▶ [読解の応用]:
a. コミック市場の記事によると、2017年のコミック全体の市場規模はどれだけ減少したか。
b. コミック市場の記事に出てくる、数字を含む語句を重複なしですべて挙げよ。
c. コミック市場の記事を、最後の文の後から続けて書いてください。

全国出版協会が2017年のコミック市場規模を発表しました。
紙のコミックが大きく減少し、電子書籍のコミックが大きく伸びました。
紙の減少を電子書籍がカバーできず、コミック全体としては2.8%の減少となりました。
それでもコミック市場の前途は明るいと考えています。
2017年コミック市場のポイント
全国出版協会の発表内容は以下です。
(上記サイトのタイトルがミスってるようで2016年となっていますが、2017年の統計です)
ポイントをいくつか列挙します。
(画像は上記リンクの全国出版協会から引用)

▶ [データ部分]:

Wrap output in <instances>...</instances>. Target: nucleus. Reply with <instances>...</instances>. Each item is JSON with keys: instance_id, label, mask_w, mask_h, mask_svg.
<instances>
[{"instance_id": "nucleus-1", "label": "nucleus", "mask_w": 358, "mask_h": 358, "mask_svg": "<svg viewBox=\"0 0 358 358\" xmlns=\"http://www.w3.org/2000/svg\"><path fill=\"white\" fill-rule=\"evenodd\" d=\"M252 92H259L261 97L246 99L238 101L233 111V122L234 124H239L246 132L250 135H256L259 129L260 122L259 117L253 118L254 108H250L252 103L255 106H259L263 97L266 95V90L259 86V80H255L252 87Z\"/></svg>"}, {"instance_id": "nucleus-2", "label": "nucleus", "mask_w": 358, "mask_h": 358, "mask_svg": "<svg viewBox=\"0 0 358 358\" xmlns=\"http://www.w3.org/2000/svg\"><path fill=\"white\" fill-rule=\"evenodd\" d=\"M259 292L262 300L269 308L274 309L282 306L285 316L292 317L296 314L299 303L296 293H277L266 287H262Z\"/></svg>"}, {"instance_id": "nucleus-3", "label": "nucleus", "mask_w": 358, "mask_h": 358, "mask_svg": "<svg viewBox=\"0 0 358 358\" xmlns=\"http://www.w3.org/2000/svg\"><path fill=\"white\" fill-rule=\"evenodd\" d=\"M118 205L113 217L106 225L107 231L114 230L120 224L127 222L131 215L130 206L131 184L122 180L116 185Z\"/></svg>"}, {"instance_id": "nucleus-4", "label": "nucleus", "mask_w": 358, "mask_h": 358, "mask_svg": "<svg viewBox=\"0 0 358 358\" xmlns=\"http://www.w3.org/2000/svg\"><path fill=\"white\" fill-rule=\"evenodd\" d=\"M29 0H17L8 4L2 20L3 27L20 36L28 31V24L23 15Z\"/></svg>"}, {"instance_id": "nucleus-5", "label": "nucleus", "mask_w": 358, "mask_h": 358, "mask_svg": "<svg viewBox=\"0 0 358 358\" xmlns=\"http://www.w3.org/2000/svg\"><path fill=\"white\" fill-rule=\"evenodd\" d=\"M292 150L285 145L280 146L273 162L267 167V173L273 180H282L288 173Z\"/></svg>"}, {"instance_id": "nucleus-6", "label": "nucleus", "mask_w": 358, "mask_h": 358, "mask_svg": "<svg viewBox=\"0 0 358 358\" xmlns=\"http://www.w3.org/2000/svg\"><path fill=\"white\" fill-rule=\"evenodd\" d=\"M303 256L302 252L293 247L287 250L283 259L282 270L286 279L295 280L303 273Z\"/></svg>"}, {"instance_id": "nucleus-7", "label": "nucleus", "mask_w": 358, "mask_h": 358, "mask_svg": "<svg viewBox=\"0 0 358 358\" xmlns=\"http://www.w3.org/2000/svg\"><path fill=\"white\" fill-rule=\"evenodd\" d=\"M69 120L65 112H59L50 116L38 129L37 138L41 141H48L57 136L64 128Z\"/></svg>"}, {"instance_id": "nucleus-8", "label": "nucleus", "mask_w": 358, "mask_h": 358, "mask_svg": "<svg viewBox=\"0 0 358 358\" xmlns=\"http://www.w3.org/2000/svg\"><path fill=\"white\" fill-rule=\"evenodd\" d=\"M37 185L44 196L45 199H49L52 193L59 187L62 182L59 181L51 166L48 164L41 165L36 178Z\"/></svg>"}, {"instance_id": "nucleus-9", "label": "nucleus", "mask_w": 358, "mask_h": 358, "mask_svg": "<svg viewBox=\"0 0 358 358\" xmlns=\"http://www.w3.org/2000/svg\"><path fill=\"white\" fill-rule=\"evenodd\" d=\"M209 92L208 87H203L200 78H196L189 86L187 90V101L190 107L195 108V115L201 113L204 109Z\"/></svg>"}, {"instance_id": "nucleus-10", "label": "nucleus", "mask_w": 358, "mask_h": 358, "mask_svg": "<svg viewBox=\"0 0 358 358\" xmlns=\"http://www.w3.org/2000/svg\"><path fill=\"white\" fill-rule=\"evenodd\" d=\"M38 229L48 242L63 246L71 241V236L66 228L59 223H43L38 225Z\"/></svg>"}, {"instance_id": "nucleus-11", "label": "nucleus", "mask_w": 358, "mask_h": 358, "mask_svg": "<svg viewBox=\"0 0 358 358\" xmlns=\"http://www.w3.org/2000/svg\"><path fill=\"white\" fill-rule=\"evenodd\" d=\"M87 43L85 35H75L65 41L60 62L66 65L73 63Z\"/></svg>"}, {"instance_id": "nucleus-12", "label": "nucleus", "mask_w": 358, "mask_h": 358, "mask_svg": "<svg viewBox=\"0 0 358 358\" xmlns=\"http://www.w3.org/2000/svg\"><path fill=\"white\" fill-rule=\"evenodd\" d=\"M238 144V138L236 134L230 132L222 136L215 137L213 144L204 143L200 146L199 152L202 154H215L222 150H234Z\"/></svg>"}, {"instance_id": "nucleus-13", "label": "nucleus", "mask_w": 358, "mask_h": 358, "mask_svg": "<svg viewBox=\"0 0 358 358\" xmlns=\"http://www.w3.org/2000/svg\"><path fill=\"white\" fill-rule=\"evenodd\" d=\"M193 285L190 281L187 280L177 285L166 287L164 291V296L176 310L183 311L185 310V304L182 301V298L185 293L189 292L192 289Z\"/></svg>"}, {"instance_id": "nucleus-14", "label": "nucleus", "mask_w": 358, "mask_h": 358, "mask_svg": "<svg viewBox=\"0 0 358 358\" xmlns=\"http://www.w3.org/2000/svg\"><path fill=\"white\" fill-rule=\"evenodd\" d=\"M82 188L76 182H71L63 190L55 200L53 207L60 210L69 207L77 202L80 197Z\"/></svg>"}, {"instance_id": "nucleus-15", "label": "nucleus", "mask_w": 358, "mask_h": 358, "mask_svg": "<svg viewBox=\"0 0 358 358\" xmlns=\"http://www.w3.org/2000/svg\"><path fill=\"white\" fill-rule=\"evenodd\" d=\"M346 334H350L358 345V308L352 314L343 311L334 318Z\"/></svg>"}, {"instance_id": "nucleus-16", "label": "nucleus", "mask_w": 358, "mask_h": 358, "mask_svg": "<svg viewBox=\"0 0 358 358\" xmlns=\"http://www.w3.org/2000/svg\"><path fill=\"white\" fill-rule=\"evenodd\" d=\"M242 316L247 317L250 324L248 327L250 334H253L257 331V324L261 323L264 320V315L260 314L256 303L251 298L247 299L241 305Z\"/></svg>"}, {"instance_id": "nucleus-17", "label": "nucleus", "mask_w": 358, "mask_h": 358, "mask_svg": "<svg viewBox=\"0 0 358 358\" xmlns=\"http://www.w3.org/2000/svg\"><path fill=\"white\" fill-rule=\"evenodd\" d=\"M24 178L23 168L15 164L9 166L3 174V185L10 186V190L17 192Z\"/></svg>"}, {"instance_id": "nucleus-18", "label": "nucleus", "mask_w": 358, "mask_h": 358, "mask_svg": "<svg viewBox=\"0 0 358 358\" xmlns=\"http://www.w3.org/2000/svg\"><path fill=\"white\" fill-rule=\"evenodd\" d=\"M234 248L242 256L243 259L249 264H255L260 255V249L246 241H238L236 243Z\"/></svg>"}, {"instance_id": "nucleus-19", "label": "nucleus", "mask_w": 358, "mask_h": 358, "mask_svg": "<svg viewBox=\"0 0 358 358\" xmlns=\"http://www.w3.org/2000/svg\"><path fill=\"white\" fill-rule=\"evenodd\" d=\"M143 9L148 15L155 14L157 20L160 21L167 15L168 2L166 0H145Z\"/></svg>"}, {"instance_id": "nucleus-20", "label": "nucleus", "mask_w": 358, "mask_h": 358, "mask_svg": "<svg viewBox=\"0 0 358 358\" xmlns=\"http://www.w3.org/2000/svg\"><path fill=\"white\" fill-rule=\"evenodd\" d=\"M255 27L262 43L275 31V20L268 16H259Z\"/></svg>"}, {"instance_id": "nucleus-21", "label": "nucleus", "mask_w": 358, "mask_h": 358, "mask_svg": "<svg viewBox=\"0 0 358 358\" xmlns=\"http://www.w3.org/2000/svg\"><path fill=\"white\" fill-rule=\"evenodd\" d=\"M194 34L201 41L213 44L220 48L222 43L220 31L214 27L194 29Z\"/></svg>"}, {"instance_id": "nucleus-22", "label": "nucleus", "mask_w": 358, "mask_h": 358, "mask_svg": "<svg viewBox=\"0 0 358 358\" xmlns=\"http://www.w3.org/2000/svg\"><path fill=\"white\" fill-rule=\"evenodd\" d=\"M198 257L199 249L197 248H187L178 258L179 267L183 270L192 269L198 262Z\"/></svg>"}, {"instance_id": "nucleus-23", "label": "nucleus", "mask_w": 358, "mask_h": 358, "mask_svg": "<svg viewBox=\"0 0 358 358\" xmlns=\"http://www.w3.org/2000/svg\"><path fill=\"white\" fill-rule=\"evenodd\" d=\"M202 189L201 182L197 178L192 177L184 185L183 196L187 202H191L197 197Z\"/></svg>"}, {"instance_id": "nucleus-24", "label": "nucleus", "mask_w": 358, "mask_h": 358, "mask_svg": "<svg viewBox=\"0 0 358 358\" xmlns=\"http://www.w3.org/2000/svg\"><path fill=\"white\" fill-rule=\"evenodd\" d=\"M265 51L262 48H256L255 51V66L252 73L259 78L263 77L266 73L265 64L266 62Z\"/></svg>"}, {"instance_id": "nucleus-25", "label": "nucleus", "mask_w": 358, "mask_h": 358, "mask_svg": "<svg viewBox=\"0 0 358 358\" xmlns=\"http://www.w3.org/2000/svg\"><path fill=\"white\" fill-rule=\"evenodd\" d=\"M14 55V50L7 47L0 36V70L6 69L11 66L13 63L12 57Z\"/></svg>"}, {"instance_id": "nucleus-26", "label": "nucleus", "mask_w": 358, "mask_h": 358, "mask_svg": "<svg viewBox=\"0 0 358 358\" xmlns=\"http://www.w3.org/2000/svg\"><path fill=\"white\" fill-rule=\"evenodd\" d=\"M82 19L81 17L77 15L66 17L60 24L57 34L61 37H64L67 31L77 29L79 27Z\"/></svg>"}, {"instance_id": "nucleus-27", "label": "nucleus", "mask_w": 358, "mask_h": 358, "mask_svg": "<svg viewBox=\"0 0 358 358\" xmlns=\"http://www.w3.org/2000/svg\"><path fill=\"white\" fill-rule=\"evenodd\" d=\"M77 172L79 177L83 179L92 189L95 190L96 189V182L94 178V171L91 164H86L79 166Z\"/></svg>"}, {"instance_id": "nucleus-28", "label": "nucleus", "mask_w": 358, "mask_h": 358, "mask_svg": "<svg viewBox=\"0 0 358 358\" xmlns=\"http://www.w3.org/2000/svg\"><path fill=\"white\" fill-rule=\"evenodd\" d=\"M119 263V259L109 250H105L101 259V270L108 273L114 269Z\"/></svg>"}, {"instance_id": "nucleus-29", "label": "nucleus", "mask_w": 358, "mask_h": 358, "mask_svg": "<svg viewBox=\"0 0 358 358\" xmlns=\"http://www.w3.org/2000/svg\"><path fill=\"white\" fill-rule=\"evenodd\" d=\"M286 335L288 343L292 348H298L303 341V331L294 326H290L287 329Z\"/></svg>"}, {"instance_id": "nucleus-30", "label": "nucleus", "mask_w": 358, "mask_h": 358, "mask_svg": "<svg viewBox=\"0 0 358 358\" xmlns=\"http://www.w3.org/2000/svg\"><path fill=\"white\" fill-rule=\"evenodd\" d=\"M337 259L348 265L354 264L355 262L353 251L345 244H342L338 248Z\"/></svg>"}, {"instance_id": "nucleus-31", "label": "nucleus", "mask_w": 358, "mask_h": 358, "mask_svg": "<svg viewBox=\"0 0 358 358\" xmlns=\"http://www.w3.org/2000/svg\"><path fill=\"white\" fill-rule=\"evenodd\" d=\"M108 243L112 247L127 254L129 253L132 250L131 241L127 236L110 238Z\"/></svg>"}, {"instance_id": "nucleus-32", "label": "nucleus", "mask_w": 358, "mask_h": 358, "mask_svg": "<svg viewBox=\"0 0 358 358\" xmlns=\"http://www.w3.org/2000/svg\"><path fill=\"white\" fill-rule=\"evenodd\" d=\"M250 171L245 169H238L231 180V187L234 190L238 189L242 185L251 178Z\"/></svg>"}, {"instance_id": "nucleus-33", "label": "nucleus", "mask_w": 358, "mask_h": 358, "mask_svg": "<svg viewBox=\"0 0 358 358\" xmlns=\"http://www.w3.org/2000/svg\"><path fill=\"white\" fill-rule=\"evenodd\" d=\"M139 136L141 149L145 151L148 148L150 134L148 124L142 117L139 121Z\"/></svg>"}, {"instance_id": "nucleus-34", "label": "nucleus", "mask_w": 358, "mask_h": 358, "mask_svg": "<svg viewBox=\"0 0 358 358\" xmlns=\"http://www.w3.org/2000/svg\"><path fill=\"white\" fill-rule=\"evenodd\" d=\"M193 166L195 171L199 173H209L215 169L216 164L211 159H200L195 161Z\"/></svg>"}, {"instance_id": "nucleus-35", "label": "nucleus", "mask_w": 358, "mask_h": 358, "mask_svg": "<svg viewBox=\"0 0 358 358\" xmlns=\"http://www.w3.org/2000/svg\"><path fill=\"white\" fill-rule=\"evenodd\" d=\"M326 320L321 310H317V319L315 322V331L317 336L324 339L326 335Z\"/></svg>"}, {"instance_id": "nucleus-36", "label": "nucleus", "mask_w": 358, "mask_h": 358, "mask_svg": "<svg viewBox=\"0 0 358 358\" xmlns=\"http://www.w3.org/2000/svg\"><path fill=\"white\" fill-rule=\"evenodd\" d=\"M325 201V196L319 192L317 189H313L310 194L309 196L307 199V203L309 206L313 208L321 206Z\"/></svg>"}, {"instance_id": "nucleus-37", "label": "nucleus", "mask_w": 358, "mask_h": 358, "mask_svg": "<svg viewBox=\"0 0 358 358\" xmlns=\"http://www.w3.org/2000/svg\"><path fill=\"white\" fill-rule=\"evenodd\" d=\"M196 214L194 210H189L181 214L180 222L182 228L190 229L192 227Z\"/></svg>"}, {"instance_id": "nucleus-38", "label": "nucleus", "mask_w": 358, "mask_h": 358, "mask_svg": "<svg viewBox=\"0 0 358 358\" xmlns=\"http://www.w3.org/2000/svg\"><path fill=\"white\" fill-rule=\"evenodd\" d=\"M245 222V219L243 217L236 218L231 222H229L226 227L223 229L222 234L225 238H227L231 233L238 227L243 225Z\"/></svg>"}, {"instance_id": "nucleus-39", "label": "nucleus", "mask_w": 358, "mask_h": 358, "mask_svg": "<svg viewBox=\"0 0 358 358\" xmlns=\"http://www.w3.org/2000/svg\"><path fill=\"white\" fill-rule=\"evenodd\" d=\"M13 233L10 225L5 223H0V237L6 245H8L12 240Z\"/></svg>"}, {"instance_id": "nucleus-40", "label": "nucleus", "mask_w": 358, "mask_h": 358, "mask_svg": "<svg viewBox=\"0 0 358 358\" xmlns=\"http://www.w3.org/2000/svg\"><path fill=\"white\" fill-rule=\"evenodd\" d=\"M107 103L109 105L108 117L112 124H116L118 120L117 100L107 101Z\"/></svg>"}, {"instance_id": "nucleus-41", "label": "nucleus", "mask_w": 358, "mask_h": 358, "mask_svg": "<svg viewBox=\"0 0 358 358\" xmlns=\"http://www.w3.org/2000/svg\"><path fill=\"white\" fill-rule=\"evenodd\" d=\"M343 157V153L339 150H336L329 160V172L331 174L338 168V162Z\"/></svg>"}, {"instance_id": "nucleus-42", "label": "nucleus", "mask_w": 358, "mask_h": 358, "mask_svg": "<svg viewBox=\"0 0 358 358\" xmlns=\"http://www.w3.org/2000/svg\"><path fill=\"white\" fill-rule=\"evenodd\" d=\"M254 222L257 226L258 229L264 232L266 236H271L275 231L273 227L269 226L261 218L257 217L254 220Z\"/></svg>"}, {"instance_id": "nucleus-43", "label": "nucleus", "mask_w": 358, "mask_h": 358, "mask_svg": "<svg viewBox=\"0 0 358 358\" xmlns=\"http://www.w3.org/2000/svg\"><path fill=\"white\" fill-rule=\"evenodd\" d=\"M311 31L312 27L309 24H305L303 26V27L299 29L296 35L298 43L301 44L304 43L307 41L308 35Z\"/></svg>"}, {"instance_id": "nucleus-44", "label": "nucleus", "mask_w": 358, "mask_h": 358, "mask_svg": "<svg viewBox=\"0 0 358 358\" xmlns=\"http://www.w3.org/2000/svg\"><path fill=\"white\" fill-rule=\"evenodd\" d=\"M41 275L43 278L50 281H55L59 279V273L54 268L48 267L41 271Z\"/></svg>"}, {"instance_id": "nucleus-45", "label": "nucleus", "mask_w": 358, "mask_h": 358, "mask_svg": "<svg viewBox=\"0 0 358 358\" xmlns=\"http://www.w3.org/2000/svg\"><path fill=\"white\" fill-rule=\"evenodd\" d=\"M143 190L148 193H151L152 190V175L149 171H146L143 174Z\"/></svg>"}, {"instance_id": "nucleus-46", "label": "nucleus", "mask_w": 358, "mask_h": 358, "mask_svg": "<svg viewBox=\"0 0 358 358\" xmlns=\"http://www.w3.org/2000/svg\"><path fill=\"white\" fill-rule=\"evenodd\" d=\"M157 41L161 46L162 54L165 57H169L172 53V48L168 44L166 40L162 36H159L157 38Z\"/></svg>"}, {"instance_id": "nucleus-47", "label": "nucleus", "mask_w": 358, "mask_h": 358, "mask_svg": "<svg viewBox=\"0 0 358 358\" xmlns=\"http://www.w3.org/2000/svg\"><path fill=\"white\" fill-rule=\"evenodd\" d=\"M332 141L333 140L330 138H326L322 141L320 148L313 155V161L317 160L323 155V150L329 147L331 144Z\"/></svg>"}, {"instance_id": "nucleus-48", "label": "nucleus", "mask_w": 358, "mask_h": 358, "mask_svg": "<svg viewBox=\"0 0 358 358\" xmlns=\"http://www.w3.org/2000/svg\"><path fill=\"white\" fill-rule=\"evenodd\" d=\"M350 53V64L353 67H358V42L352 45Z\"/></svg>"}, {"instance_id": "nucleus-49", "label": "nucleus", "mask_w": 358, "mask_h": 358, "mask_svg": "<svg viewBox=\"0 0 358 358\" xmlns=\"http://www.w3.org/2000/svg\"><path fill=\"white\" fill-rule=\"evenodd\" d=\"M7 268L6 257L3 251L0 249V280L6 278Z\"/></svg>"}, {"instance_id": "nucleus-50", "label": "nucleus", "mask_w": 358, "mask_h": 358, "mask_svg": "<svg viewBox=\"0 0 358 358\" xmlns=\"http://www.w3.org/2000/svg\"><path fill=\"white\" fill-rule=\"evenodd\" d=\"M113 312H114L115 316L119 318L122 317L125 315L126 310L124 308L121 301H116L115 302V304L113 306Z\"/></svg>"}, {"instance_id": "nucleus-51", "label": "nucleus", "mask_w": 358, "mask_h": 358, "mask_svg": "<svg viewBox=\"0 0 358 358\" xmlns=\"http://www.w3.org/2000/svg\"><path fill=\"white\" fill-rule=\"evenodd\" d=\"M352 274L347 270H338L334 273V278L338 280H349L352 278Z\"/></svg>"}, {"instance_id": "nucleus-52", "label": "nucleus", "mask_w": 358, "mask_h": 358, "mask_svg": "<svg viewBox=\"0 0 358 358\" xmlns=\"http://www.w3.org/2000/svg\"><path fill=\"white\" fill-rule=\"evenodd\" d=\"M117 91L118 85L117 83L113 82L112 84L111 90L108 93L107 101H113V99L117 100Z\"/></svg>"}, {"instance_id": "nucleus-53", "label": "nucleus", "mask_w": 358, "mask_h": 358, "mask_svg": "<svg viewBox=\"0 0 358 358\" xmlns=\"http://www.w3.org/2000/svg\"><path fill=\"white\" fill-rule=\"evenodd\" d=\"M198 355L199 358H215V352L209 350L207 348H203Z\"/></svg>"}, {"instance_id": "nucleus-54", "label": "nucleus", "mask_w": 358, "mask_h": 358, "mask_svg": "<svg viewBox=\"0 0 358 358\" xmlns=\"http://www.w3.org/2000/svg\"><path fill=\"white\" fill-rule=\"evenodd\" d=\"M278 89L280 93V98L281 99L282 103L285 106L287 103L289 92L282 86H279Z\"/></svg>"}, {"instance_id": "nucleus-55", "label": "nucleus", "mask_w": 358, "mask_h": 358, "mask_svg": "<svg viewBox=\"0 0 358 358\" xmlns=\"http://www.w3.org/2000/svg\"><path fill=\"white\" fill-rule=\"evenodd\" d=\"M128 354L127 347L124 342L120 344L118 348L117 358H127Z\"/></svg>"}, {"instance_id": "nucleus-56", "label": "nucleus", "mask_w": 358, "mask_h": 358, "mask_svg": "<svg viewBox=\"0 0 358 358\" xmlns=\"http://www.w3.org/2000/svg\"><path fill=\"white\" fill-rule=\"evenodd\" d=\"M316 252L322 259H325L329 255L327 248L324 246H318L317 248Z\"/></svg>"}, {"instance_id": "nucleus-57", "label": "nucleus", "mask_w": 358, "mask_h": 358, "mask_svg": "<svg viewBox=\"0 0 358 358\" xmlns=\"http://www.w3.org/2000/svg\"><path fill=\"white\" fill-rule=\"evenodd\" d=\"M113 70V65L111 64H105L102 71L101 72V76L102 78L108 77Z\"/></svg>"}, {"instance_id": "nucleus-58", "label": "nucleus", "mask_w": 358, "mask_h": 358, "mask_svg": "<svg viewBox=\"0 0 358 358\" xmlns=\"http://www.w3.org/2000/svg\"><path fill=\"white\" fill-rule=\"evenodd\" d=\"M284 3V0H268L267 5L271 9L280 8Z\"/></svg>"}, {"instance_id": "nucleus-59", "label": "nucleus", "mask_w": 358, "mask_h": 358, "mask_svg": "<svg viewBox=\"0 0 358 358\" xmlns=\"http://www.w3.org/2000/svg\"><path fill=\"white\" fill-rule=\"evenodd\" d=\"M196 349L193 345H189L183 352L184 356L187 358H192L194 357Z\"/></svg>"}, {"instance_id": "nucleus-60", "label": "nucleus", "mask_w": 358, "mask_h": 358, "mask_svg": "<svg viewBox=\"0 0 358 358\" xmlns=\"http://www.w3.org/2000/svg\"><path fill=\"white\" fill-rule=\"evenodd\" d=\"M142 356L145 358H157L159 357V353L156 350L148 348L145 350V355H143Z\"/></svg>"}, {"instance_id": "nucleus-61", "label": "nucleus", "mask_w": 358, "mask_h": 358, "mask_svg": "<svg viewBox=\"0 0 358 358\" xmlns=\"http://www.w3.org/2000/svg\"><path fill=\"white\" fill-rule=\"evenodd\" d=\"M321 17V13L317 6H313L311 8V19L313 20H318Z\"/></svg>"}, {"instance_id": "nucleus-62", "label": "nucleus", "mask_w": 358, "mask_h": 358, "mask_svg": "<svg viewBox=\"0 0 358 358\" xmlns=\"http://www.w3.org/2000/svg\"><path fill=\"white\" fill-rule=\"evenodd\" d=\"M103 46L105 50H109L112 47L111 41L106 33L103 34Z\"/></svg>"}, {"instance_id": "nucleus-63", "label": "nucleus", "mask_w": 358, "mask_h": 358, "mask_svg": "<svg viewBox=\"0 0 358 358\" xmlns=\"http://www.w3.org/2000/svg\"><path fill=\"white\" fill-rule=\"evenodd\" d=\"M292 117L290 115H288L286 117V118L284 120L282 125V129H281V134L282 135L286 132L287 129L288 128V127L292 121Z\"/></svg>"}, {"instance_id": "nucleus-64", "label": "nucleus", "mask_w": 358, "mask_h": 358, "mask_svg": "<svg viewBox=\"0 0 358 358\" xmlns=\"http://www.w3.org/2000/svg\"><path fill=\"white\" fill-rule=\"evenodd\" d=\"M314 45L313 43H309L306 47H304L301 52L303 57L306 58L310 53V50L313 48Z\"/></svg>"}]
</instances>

▶ [記述の解答]:
a. 2.8%減少した。

b. 2017年、2.8%、2016年

c.
- 紙の単行本コミックスは昨年比14.4%減の1,666億円
- 電子の単行本コミックスは昨年比17.2%増の1,711億円
- 紙の単行本を電子が上回る
- コミック誌も含めたコミック市場全体は4,330億円
- 紙のコミック誌の落ち込みは約1割減
- コミック市場全体はここ数年は横ばいだったけど、昨年比2.8%減で目に見える減少となった
結論的に言うとこうなります。
- コミック単行本については、紙の落ち込みを電子書籍がほぼカバーしている。(紙から電子に移っただけ)
- コミック誌については、紙の落ち込みを電子書籍がカバーしていない。
- 結果として、コミック市場全体は2.8%減少
コミック単行本市場は、電子書籍の普及スピードがずば抜けて速いです。とうとう電子書籍が紙を上回りました。この傾向がいつまで続くのか注目です。
コミック市場のマイナス要因
コミック市場全体で2.8%減はけっこう痛いところです。
ここ数年はずっと横ばいだったんですが、約3%減は「あれっ?とうとう市場縮小がはじまった?」と心配になります。
コミック市場のマイナス要因を考えてみました。
- 若年層人口の減少
- 娯楽の多様化(SNS、スマホゲーム、動画等)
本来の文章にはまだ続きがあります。